The pact was to have been the feather in the cap of the EU's crisis-busting strategy.
There was talk around the table of breaking to watch the match, but the idea was swiftly ditched as tempers frayed.
At 10.30pm, Herman Van Rompuy, the unassuming ex-Belgian premier who chairs the EU's summits, emerged to brief the press.
"The discussion is not at all blocked," he said. Moments later, there was a mass exodus of besuited chiefs from the summit room.
They were the 10 non-eurozone premiers, shown the door after Mr Monti, backed by his Spanish counterpart Mariano Rajoy, held the growth pact hostage in exchange for an emergency plan to stem the bond market rout plaguing both their countries.
Mr Van Rompuy quickly rejigged the agenda, dedicating the rest of the night to ending the impasse.
Meanwhile, squirrelled away down one of the Justus Lipsius's labyrinthine corridors, finance officials from the eurozone's 17 member countries were beavering away on a solution.
Running between that room and the summit proper was one of the Taoiseach's most trusted advisers and former deputy ambassador to the EU, Geraldine Byrne Nason. The bones of a solution began to emerge.
Just after 12.30am, a "non-paper" leaked out of the room. It spoke of "examining the situation of the Irish financial sector with a view of improving the sustainability of the well-performing adjustment programme".
It was a real surprise, given the Taoiseach's inscrutable comments earlier in the day about the need for "patience and timing" in European negotiations.

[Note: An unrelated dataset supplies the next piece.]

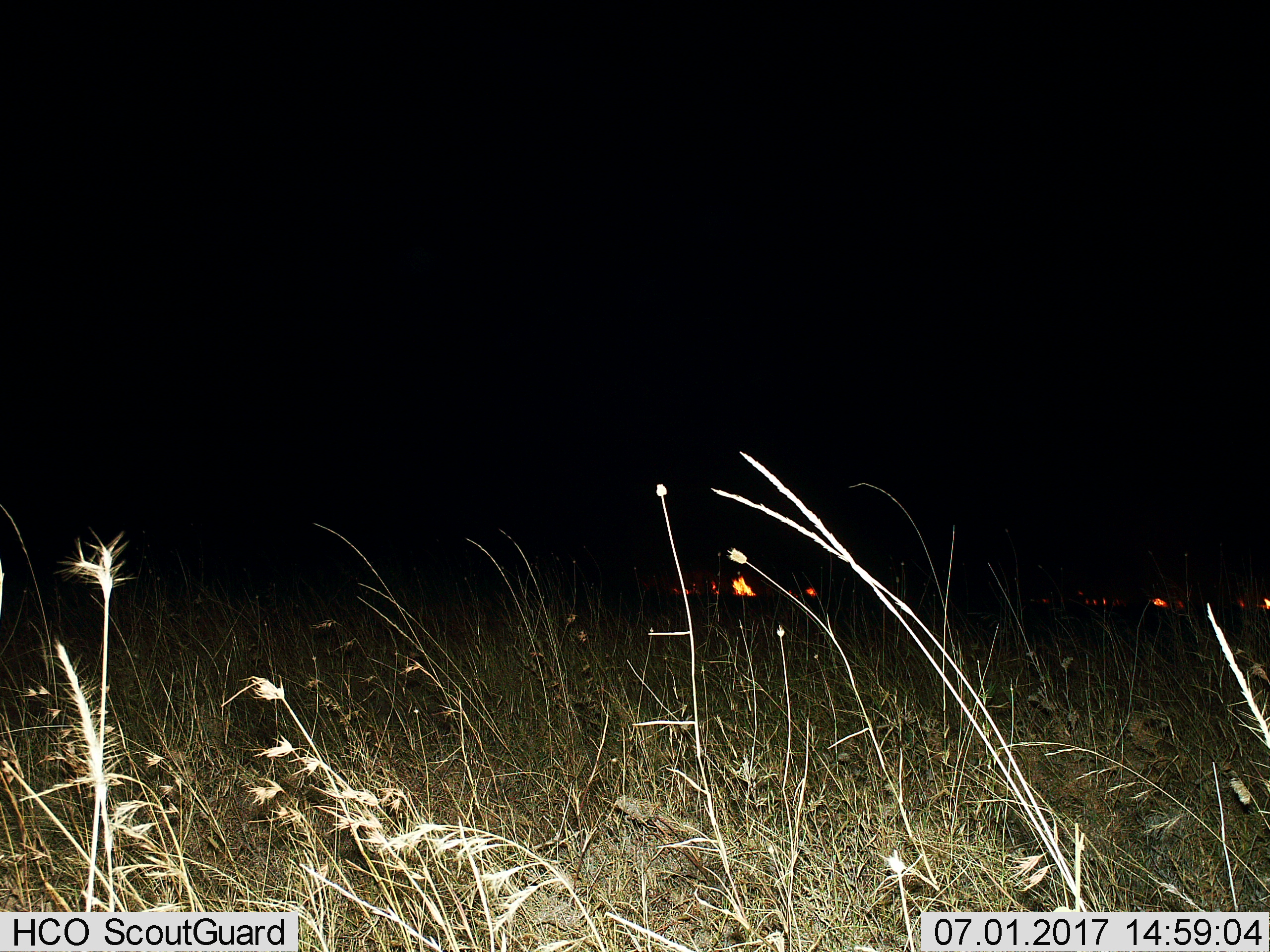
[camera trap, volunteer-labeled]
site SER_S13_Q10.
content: unidentified animal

Not only that, but the paper opened up the possibility of the eurozone's rescue funds recapitalising banks directly and buying the bonds of stressed states, radical moves that had been dismissed out of hand repeatedly by German Chancellor Angela Merkel.
Suddenly, at 1.15am, the diminutive French President Francois Hollande appeared, the lead author of the growth pact that was being held for the very stiff ransom of a relaxation of the terms of a Spanish and potential Italian bailout.
"It's complicated," he told reporters gathered in the French briefing room, declaring himself sympathetic to the Italian-Spanish cause. "Germany is seeking solutions."
Ireland didn't seem to feature on the radar until suddenly, at 4.30am, a breakthrough. It's finished. And the Irish deal was intact. Just the statement to finalise.
Shattered but satisfied, the Taoiseach greeted the press less than an hour later, declaring a "seismic shift in European policy". He was short on detail but long on triumphalism.
But how much of the deal was down to Italian and Spanish browbeating?
"They were expressing reservations when it really got into the deeper heat of the night," Mr Kenny said.
He preferred a lighter touch, he said. "To those the naysayers who say you should be beating the Lambeg drum up and down the streets of Europe, there is another way of getting results and that's what interests me," he said.
"I'm a hard grafter and as some of them found out, they shouldn't tangle with me too often," the Taoiseach added.